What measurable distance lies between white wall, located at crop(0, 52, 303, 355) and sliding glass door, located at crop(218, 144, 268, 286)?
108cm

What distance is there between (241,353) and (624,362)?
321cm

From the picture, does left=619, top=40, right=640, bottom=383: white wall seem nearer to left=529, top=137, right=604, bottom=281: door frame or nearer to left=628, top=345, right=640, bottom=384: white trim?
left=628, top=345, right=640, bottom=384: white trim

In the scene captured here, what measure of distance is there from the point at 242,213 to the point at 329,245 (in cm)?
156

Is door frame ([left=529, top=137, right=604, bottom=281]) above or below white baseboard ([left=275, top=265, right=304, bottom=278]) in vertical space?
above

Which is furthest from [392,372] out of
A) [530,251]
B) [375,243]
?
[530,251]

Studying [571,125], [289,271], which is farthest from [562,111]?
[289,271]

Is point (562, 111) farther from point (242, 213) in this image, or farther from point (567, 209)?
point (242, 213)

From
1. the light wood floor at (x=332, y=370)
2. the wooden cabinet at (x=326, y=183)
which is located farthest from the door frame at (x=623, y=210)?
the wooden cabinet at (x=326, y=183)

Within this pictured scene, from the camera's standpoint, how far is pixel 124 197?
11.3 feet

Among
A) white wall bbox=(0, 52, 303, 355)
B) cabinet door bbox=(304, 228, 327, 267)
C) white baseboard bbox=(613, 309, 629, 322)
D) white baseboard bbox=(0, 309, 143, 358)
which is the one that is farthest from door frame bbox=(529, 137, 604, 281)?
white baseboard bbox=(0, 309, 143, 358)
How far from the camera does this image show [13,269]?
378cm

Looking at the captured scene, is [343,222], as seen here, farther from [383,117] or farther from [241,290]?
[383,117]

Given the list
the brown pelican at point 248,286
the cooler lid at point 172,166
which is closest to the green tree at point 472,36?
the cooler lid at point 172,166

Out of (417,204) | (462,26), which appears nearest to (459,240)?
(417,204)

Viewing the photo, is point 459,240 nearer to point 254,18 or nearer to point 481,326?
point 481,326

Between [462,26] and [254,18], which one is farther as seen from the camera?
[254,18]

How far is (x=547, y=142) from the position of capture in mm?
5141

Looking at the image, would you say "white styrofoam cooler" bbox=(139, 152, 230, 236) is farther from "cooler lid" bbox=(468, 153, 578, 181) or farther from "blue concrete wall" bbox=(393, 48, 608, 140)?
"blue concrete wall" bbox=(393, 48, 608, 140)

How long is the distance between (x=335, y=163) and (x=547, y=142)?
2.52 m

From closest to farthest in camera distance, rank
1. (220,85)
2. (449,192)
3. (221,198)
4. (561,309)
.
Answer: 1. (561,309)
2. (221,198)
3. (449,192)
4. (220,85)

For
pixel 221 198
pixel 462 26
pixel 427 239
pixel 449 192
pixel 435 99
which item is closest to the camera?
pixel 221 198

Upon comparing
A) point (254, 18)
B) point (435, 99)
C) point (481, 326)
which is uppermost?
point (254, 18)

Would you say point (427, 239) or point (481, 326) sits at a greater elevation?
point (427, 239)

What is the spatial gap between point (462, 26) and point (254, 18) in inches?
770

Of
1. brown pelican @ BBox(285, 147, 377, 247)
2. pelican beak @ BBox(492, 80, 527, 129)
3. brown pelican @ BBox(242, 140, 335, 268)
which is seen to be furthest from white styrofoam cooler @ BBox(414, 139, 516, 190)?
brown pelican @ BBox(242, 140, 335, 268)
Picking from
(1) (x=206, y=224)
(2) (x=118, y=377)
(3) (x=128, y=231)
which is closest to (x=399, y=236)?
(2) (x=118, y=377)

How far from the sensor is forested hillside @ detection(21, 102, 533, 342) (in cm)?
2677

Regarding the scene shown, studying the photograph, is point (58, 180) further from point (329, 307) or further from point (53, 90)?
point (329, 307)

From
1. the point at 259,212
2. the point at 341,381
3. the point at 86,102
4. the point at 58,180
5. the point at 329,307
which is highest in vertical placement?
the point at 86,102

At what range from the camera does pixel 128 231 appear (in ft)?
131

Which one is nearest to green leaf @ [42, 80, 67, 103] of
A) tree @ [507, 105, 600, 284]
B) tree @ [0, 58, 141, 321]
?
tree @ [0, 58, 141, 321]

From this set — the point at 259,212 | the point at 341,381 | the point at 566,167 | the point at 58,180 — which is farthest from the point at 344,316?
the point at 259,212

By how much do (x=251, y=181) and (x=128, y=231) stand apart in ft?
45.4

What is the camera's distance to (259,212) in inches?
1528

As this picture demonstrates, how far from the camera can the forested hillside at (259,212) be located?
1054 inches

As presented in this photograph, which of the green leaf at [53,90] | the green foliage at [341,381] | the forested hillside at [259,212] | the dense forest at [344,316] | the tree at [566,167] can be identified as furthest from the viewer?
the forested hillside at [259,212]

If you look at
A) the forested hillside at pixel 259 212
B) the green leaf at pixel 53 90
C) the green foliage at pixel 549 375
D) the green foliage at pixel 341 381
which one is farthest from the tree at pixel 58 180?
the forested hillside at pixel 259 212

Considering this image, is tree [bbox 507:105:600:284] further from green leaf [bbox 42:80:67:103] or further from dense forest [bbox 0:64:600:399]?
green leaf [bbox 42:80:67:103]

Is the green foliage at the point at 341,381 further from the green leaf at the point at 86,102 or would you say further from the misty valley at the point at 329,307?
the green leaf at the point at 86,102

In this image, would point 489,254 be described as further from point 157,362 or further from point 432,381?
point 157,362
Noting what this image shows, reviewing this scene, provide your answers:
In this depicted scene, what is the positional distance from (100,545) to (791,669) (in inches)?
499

▸ **Instructions for the task**:
Turn every line of the material above into a numbered list, leaving out the blank lines.

▸ **Result of the task**:
1. What measurable distance lies between white wall, located at crop(0, 52, 303, 355) and sliding glass door, located at crop(218, 144, 268, 286)?
2. 108cm
3. What distance is there between (241,353) and (624,362)?
4. 321cm
5. From the picture, does left=619, top=40, right=640, bottom=383: white wall seem nearer to left=529, top=137, right=604, bottom=281: door frame or nearer to left=628, top=345, right=640, bottom=384: white trim?
6. left=628, top=345, right=640, bottom=384: white trim
7. In the scene captured here, what measure of distance is there from the point at 242,213 to the point at 329,245 (in cm)?
8. 156
9. Is door frame ([left=529, top=137, right=604, bottom=281]) above or below white baseboard ([left=275, top=265, right=304, bottom=278]) in vertical space?
10. above
11. Which is furthest from [392,372] out of
12. A) [530,251]
13. B) [375,243]
14. ?
15. [530,251]
16. Studying [571,125], [289,271], which is farthest from [562,111]?
17. [289,271]
18. Is point (562, 111) farther from point (242, 213) in this image, or farther from point (567, 209)?
19. point (242, 213)
20. From
21. 1. the light wood floor at (x=332, y=370)
22. 2. the wooden cabinet at (x=326, y=183)
23. which is located farthest from the door frame at (x=623, y=210)?
24. the wooden cabinet at (x=326, y=183)
25. Within this pictured scene, from the camera's standpoint, how far is pixel 124 197?
26. 11.3 feet
27. Among
28. A) white wall bbox=(0, 52, 303, 355)
29. B) cabinet door bbox=(304, 228, 327, 267)
30. C) white baseboard bbox=(613, 309, 629, 322)
31. D) white baseboard bbox=(0, 309, 143, 358)
32. which is the one that is farthest from door frame bbox=(529, 137, 604, 281)?
33. white baseboard bbox=(0, 309, 143, 358)
34. How far from the camera does this image show [13,269]?
35. 378cm
36. Looking at the captured scene, is [343,222], as seen here, farther from [383,117] or farther from [241,290]?
37. [383,117]
38. Given the list
39. the brown pelican at point 248,286
40. the cooler lid at point 172,166
41. which is closest to the green tree at point 472,36?
42. the cooler lid at point 172,166
43. Out of (417,204) | (462,26), which appears nearest to (459,240)?
44. (417,204)
45. Viewing the photo, is point 459,240 nearer to point 254,18 or nearer to point 481,326?
46. point 481,326
47. Between [462,26] and [254,18], which one is farther as seen from the camera?
48. [254,18]
49. How far is (x=547, y=142) from the position of capture in mm?
50. 5141
51. Looking at the image, would you say "white styrofoam cooler" bbox=(139, 152, 230, 236) is farther from "cooler lid" bbox=(468, 153, 578, 181) or farther from "blue concrete wall" bbox=(393, 48, 608, 140)?
52. "blue concrete wall" bbox=(393, 48, 608, 140)
53. How long is the distance between (x=335, y=163) and (x=547, y=142)?
54. 2.52 m
55. From closest to farthest in camera distance, rank
56. 1. (220,85)
57. 2. (449,192)
58. 3. (221,198)
59. 4. (561,309)
60. .
61. Answer: 1. (561,309)
62. 2. (221,198)
63. 3. (449,192)
64. 4. (220,85)
65. For
66. pixel 221 198
67. pixel 462 26
68. pixel 427 239
69. pixel 449 192
70. pixel 435 99
71. which item is closest to the camera?
72. pixel 221 198
73. Upon comparing
74. A) point (254, 18)
75. B) point (435, 99)
76. C) point (481, 326)
77. which is uppermost?
78. point (254, 18)
79. Would you say point (427, 239) or point (481, 326) sits at a greater elevation?
80. point (427, 239)
81. What is the spatial gap between point (462, 26) and point (254, 18) in inches?
82. 770
83. Of
84. 1. brown pelican @ BBox(285, 147, 377, 247)
85. 2. pelican beak @ BBox(492, 80, 527, 129)
86. 3. brown pelican @ BBox(242, 140, 335, 268)
87. which is seen to be furthest from white styrofoam cooler @ BBox(414, 139, 516, 190)?
88. brown pelican @ BBox(242, 140, 335, 268)
89. Picking from
90. (1) (x=206, y=224)
91. (2) (x=118, y=377)
92. (3) (x=128, y=231)
93. which is closest to (x=399, y=236)?
94. (2) (x=118, y=377)
95. How far from the sensor is forested hillside @ detection(21, 102, 533, 342) (in cm)?
96. 2677
97. Regarding the scene shown, studying the photograph, is point (58, 180) further from point (329, 307) or further from point (53, 90)?
98. point (329, 307)
99. From
100. 1. the point at 259,212
101. 2. the point at 341,381
102. 3. the point at 86,102
103. 4. the point at 58,180
104. 5. the point at 329,307
105. which is highest in vertical placement?
106. the point at 86,102
107. At what range from the camera does pixel 128 231 appear (in ft)?
108. 131
109. Which one is nearest to green leaf @ [42, 80, 67, 103] of
110. A) tree @ [507, 105, 600, 284]
111. B) tree @ [0, 58, 141, 321]
112. ?
113. tree @ [0, 58, 141, 321]
114. From this set — the point at 259,212 | the point at 341,381 | the point at 566,167 | the point at 58,180 — which is farthest from the point at 344,316?
115. the point at 259,212
116. By how much do (x=251, y=181) and (x=128, y=231) stand apart in ft?
117. 45.4
118. What is the camera's distance to (259,212) in inches?
119. 1528
120. As this picture demonstrates, how far from the camera can the forested hillside at (259,212) be located?
121. 1054 inches
122. As presented in this photograph, which of the green leaf at [53,90] | the green foliage at [341,381] | the forested hillside at [259,212] | the dense forest at [344,316] | the tree at [566,167] can be identified as furthest from the viewer?
123. the forested hillside at [259,212]
124. If you look at
125. A) the forested hillside at pixel 259 212
126. B) the green leaf at pixel 53 90
127. C) the green foliage at pixel 549 375
128. D) the green foliage at pixel 341 381
129. which one is farthest from the tree at pixel 58 180?
130. the forested hillside at pixel 259 212
131. Considering this image, is tree [bbox 507:105:600:284] further from green leaf [bbox 42:80:67:103] or further from dense forest [bbox 0:64:600:399]?
132. green leaf [bbox 42:80:67:103]
133. Is the green foliage at the point at 341,381 further from the green leaf at the point at 86,102 or would you say further from the misty valley at the point at 329,307?
134. the green leaf at the point at 86,102
135. In this image, would point 489,254 be described as further from point 157,362 or further from point 432,381?
136. point 157,362
137. Noting what this image shows, reviewing this scene, provide your answers:
138. In this depicted scene, what is the positional distance from (100,545) to (791,669) (in inches)?
139. 499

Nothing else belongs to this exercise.